After the start of the second Russian-Chechen war in 1999, 78 suicide terrorist attacks were carried out on Russian territory by 121 suicide bombers, 52 of whom were females. In all, 1,181 people were killed and more than 3,200 people injured in those attacks (www.kavkaz-uzel.ru/articles/224438/).

It should be noted that a female, Khava Baraeva, was the first person to carry out a suicide attack in Russia. On June 6, 2000, she drove a truck loaded with explosives into the commandant’s office in Alkhan-Yurt, Chechnya. Chechnya has been the site of the largest number of suicide bombing attacks, while Dagestan is in second place (www.kavkaz-uzel.ru/articles/179683/?print=true). These types of attacks became the hallmark of the second Russian-Chechen war, and journalists nicknamed the female suicide bombers “black widows,” which is not entirely accurate. In the case of Naida Asiyalova, for example, it does not apply since she was not a widow or an ex-wife, but rather a spouse (www.inopressa.ru/article/22Oct2013/inotheme/terror_22.html). By portraying all female suicide bombers as women who avenged the deaths of their husbands, journalists oversimplified this phenomenon. It is much more complex than mere vengeance for humiliation and abuse. Women do not commit these acts under the influence of drugs or their husbands. Suicide bombers, both males and females, believe in the righteousness of the act of sacrifice. They internalize shahadism as the highest expression of belief in God, and thus consciously commit murder, fully aware of the fact that they are killing innocent people. In their opinion, the victims are a kind of sacrifice for the higher mission of attaining the Muslim community’s salvation.

Dagestani President Ramazan Abdulatipov conveyed his condolences to the victims in the Volgograd blast and insisted that criminals have no ethnicity (www.riadagestan.ru/news/president/zayavlenie_press_sluzhby_prezidenta_i_pravitelstva_respubliki_dagestan_v_svyazi_s_teraktom_v_volgogradskoy_oblasti/).
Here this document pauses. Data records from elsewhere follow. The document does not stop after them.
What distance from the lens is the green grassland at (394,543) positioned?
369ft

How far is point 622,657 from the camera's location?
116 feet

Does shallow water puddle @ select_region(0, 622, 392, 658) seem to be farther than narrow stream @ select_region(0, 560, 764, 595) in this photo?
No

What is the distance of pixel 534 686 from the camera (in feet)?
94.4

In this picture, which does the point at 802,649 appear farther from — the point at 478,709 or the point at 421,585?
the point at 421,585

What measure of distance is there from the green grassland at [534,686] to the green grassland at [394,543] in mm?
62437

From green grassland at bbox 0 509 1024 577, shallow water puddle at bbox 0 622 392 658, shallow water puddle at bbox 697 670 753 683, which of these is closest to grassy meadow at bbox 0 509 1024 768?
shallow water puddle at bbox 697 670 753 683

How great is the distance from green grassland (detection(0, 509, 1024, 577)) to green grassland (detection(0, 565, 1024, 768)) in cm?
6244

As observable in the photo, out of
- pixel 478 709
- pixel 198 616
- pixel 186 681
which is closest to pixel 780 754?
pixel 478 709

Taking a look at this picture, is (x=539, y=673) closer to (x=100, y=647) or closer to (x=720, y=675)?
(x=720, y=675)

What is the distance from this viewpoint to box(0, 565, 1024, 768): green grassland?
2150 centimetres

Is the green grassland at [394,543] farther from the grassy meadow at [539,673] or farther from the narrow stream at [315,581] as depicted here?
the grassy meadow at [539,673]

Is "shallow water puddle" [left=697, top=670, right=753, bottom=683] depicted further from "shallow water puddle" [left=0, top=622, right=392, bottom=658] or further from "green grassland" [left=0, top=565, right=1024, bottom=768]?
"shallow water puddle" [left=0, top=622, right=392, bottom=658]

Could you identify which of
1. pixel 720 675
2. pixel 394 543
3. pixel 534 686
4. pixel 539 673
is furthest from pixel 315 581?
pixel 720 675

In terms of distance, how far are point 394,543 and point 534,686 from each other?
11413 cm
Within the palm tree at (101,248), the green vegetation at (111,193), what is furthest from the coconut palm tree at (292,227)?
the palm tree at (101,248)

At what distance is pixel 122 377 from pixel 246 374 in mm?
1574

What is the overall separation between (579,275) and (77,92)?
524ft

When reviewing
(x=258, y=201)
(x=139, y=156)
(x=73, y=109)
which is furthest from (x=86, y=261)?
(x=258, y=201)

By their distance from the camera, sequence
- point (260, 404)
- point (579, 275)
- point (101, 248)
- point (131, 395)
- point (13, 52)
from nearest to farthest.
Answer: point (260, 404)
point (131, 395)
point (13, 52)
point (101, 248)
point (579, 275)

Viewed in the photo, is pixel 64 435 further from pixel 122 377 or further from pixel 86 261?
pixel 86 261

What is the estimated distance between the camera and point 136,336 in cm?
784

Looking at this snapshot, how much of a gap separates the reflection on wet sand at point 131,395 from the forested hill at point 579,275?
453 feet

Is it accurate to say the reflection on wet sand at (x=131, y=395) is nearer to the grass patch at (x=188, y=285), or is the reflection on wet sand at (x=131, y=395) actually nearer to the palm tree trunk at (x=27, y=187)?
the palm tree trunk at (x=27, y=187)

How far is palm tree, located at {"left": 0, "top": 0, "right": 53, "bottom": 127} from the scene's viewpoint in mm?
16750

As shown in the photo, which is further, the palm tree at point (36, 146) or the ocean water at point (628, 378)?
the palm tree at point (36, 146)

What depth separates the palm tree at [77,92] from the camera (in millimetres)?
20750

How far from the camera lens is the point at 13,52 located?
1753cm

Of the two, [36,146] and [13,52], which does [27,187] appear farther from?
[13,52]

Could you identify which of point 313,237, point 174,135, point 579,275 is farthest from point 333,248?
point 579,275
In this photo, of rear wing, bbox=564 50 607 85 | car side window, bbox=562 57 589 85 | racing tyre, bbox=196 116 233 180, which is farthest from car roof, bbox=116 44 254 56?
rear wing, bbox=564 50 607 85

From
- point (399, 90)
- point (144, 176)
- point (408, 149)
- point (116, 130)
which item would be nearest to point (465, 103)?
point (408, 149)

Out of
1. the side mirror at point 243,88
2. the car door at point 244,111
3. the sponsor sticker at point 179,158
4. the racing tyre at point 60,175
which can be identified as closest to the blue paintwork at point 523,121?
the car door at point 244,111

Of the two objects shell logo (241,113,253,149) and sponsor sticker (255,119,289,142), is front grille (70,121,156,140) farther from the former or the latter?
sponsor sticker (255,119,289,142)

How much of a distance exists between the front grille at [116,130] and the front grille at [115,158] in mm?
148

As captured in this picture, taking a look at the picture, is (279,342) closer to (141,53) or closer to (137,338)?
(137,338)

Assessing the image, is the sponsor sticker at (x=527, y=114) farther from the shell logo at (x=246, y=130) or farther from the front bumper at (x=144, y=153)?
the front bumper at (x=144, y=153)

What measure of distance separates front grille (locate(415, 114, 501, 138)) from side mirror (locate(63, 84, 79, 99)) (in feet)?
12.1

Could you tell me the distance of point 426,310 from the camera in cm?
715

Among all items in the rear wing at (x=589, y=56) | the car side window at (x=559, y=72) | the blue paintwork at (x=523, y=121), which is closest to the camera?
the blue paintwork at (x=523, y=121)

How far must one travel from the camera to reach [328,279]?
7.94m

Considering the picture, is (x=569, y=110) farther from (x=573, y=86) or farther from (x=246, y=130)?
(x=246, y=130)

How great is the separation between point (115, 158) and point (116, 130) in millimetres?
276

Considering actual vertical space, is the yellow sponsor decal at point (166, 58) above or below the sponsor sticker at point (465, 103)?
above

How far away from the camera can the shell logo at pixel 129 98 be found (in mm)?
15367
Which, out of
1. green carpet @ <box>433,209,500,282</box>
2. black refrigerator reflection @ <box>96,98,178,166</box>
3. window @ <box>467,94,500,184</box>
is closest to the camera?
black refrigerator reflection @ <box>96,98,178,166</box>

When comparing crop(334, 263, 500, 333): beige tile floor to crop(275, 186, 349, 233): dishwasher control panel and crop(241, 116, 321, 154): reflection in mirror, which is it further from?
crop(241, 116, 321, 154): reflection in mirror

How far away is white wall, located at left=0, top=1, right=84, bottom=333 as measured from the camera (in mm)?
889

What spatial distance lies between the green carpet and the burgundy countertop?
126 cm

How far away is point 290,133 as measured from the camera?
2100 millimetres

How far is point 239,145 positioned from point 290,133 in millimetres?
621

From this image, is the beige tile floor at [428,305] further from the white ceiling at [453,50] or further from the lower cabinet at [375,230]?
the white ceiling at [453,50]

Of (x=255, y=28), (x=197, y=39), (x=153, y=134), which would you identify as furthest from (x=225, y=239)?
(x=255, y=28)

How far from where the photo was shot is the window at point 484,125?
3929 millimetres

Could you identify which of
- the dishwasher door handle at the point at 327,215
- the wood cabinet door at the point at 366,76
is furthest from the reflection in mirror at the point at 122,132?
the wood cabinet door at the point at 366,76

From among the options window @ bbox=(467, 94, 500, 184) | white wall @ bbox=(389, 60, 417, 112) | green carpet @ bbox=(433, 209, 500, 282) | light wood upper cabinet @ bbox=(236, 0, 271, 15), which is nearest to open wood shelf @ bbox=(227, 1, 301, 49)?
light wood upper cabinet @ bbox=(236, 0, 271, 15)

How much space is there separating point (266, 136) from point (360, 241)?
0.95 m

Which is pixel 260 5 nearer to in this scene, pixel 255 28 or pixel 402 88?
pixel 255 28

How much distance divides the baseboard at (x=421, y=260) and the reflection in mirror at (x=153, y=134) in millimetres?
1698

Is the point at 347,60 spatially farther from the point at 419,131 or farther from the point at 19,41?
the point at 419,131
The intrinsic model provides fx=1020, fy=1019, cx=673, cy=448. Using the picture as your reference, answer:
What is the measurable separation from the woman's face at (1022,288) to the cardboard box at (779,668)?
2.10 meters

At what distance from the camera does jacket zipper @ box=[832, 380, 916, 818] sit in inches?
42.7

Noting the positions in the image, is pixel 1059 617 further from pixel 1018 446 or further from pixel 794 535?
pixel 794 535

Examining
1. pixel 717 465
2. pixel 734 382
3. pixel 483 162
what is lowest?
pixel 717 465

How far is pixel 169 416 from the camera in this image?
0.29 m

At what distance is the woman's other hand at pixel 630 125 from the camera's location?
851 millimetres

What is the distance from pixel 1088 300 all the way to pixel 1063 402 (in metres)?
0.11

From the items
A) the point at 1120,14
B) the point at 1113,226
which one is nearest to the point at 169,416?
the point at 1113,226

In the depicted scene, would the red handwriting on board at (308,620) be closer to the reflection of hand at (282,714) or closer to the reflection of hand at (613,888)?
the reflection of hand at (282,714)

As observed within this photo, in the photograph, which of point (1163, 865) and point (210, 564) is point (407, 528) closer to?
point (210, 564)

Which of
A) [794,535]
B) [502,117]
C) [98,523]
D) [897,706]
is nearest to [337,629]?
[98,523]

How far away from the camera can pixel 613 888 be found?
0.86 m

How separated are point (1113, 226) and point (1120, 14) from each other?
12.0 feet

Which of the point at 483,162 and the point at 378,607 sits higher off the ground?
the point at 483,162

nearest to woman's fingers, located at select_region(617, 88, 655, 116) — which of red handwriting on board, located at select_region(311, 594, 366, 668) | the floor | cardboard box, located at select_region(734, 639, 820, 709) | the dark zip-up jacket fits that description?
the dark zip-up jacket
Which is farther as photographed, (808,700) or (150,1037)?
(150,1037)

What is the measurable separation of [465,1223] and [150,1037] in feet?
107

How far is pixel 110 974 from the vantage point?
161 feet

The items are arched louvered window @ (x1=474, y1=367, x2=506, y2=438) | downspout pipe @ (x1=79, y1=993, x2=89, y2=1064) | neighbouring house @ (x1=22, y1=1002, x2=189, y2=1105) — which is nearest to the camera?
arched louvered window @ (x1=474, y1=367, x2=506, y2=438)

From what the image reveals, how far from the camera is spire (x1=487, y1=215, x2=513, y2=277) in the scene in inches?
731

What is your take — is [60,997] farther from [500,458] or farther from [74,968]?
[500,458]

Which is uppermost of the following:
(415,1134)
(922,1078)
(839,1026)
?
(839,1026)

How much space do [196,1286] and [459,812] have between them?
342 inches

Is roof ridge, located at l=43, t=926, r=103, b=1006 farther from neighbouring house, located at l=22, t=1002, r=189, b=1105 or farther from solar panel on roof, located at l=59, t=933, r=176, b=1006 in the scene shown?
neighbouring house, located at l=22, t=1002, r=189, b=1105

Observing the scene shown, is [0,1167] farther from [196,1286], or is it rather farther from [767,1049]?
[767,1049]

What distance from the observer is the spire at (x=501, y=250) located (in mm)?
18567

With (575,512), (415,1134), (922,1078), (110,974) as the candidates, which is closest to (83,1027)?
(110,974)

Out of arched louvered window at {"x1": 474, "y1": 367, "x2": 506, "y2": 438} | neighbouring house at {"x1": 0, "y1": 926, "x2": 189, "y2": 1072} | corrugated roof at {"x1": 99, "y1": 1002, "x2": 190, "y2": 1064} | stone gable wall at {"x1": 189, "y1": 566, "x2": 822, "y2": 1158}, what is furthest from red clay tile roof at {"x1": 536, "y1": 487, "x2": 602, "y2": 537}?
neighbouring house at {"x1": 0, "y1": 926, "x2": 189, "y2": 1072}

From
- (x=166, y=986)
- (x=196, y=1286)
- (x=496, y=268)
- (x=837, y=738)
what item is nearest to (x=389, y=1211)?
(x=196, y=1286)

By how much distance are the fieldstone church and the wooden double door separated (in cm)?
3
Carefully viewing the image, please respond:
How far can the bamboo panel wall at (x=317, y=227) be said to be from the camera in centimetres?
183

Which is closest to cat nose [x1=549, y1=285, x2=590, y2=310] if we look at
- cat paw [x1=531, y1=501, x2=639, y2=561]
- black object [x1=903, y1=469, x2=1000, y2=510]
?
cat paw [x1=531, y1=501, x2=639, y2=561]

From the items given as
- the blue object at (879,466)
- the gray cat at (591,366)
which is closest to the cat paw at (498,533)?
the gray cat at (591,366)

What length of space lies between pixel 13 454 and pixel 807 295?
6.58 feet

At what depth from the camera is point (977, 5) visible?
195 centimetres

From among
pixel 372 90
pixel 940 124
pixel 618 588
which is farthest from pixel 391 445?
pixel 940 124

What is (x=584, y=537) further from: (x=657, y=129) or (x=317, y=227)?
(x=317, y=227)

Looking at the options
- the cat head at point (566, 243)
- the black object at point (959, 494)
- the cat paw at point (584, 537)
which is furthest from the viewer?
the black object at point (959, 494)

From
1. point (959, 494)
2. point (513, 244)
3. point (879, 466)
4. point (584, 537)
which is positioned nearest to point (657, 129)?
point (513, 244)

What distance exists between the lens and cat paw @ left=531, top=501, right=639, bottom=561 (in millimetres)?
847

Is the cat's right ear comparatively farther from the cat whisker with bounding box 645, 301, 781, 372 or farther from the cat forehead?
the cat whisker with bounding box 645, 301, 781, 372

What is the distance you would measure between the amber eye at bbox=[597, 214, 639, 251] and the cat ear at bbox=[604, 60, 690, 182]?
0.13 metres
This was not much help to Muslims living in Volgograd: on October 22, unidentified people tried to set fire to a mosque located near the site of the attack (https://lenta.ru/news/2013/10/22/mosque/). The targeted mosque is not a typical mosque, but rather a private home belonging to the head of a regional Islamic organization, Makhallya-1350, which uses his house as a prayer house for the city’s Muslims. Attacks on Caucasians in this part of Russia are bound to follow, and it will be surprising if the North Caucasians who live in Volgograd leave the city temporarily until the passions triggered by the suicide bombing cool down.

Some observers in Russia said the Volgograd attack may have been connected to the Winter Olympics set to be held in Sochi in February 2014. Why Volgograd, which is far away from Sochi? It may be because of the difficulties in penetrating all the defenses set up by the Russian security services in the area surrounding the Olympiad site. Nevertheless, those who carried out the attack may have wanted to demonstrate that the situation in Russia is not quiet and that the threat of terrorist attacks exists (https://1news.az/interview/20131023014507113.html). But this is also an admission that the situation in the Sochi area is under the complete control of the Russian security services, so it could also be seen as an unintended positive advertisement for the Russian authorities.

In any case, the terrorist attack in Volgograd shows Russia’s main weakness—that the authorities cannot control all of its territory. No guarantees exist that such an attack will not take place in other parts of Russia, and big improvements in the security situation around the country are unlikely by the time the Sochi Olympics get under way. Thus, it is by no means guaranteed that the 2014 Winter Olympics will be hassle-free.